_Your assignment_
Would you please retype the records that follow, word for word?

Records contained in a dataset
══════════════════════════════
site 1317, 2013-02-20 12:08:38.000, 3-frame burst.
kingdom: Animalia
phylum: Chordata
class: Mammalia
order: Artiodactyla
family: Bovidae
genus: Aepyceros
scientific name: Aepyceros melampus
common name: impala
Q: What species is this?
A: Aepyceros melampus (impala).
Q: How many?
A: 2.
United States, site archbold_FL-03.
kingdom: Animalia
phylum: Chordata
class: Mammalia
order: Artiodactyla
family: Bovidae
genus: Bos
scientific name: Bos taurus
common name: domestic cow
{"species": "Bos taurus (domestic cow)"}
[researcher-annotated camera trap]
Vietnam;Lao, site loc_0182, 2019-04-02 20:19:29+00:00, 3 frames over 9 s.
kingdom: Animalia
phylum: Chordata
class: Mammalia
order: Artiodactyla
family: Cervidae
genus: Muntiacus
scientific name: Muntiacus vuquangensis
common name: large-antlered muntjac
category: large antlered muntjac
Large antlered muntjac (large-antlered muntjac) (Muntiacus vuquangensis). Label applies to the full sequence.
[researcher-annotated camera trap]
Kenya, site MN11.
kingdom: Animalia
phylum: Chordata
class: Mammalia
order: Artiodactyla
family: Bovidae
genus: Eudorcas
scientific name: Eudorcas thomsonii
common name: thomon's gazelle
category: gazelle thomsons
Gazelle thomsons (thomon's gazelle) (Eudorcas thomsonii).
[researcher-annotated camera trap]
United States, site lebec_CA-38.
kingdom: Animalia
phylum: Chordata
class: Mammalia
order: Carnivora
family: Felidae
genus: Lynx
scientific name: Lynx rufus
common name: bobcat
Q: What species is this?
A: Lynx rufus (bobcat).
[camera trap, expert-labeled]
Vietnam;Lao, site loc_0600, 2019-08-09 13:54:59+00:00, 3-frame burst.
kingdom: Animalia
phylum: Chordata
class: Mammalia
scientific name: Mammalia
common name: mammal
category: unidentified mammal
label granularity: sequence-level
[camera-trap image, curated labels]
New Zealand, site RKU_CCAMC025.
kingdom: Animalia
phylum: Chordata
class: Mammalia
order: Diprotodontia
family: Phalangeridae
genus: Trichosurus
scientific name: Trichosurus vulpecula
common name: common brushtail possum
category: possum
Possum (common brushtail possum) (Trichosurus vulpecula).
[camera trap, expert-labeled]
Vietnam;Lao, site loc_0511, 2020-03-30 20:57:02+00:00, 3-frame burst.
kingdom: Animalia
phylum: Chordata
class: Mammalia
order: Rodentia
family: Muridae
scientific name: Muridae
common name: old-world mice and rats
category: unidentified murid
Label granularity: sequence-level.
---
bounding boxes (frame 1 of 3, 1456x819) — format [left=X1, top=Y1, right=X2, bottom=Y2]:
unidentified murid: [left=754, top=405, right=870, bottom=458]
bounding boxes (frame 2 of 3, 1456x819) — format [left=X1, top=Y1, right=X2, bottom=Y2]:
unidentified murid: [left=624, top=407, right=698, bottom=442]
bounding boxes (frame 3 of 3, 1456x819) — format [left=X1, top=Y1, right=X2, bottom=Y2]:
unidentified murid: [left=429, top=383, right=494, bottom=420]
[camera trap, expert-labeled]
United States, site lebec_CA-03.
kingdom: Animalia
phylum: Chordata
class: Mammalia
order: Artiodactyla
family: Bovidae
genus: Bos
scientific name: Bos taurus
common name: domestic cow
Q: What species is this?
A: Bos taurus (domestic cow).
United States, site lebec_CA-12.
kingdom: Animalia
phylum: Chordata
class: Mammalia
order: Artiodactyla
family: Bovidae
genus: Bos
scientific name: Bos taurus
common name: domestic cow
══════════════════════════════
_Answer section_
site 1317, 2013-02-20 12:08:38.000, 3-frame burst.
kingdom: Animalia
phylum: Chordata
class: Mammalia
order: Artiodactyla
family: Bovidae
genus: Aepyceros
scientific name: Aepyceros melampus
common name: impala
Q: What species is this?
A: Aepyceros melampus (impala).
Q: How many?
A: 2.
United States, site archbold_FL-03.
kingdom: Animalia
phylum: Chordata
class: Mammalia
order: Artiodactyla
family: Bovidae
genus: Bos
scientific name: Bos taurus
common name: domestic cow
{"species": "Bos taurus (domestic cow)"}
[researcher-annotated camera trap]
Vietnam;Lao, site loc_0182, 2019-04-02 20:19:29+00:00, 3 frames over 9 s.
kingdom: Animalia
phylum: Chordata
class: Mammalia
order: Artiodactyla
family: Cervidae
genus: Muntiacus
scientific name: Muntiacus vuquangensis
common name: large-antlered muntjac
category: large antlered muntjac
Large antlered muntjac (large-antlered muntjac) (Muntiacus vuquangensis). Label applies to the full sequence.
[researcher-annotated camera trap]
Kenya, site MN11.
kingdom: Animalia
phylum: Chordata
class: Mammalia
order: Artiodactyla
family: Bovidae
genus: Eudorcas
scientific name: Eudorcas thomsonii
common name: thomon's gazelle
category: gazelle thomsons
Gazelle thomsons (thomon's gazelle) (Eudorcas thomsonii).
[researcher-annotated camera trap]
United States, site lebec_CA-38.
kingdom: Animalia
phylum: Chordata
class: Mammalia
order: Carnivora
family: Felidae
genus: Lynx
scientific name: Lynx rufus
common name: bobcat
Q: What species is this?
A: Lynx rufus (bobcat).
[camera trap, expert-labeled]
Vietnam;Lao, site loc_0600, 2019-08-09 13:54:59+00:00, 3-frame burst.
kingdom: Animalia
phylum: Chordata
class: Mammalia
scientific name: Mammalia
common name: mammal
category: unidentified mammal
label granularity: sequence-level
[camera-trap image, curated labels]
New Zealand, site RKU_CCAMC025.
kingdom: Animalia
phylum: Chordata
class: Mammalia
order: Diprotodontia
family: Phalangeridae
genus: Trichosurus
scientific name: Trichosurus vulpecula
common name: common brushtail possum
category: possum
Possum (common brushtail possum) (Trichosurus vulpecula).
[camera trap, expert-labeled]
Vietnam;Lao, site loc_0511, 2020-03-30 20:57:02+00:00, 3-frame burst.
kingdom: Animalia
phylum: Chordata
class: Mammalia
order: Rodentia
family: Muridae
scientific name: Muridae
common name: old-world mice and rats
category: unidentified murid
Label granularity: sequence-level.
---
bounding boxes (frame 1 of 3, 1456x819) — format [left=X1, top=Y1, right=X2, bottom=Y2]:
unidentified murid: [left=754, top=405, right=870, bottom=458]
bounding boxes (frame 2 of 3, 1456x819) — format [left=X1, top=Y1, right=X2, bottom=Y2]:
unidentified murid: [left=624, top=407, right=698, bottom=442]
bounding boxes (frame 3 of 3, 1456x819) — format [left=X1, top=Y1, right=X2, bottom=Y2]:
unidentified murid: [left=429, top=383, right=494, bottom=420]
[camera trap, expert-labeled]
United States, site lebec_CA-03.
kingdom: Animalia
phylum: Chordata
class: Mammalia
order: Artiodactyla
family: Bovidae
genus: Bos
scientific name: Bos taurus
common name: domestic cow
Q: What species is this?
A: Bos taurus (domestic cow).
United States, site lebec_CA-12.
kingdom: Animalia
phylum: Chordata
class: Mammalia
order: Artiodactyla
family: Bovidae
genus: Bos
scientific name: Bos taurus
common name: domestic cow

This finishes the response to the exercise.